Data records:
╔══

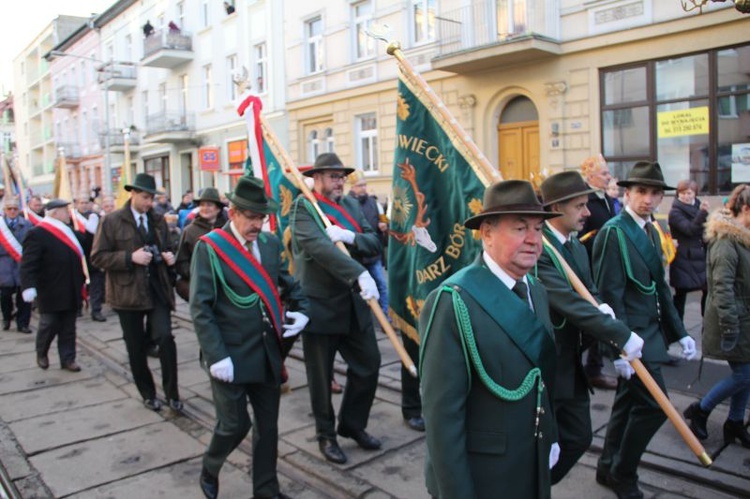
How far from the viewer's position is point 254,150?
6293mm

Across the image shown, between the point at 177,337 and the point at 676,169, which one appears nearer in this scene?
the point at 177,337

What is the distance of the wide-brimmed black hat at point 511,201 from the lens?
94.1 inches

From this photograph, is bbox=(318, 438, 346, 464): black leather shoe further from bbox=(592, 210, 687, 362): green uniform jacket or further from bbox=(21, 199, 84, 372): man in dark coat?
bbox=(21, 199, 84, 372): man in dark coat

╚══

Stated goal:
Return every line of the listing above word for word, and leave the pictures out.

Full response:
How far from the viewer's position is point 254,150?
6293mm

Across the image shown, between the point at 177,337 and the point at 676,169, which one appears nearer in this scene?
the point at 177,337

What is the distance of the wide-brimmed black hat at point 511,201 from the lens?
94.1 inches

From this photograph, is bbox=(318, 438, 346, 464): black leather shoe further from bbox=(592, 210, 687, 362): green uniform jacket or further from bbox=(21, 199, 84, 372): man in dark coat?
bbox=(21, 199, 84, 372): man in dark coat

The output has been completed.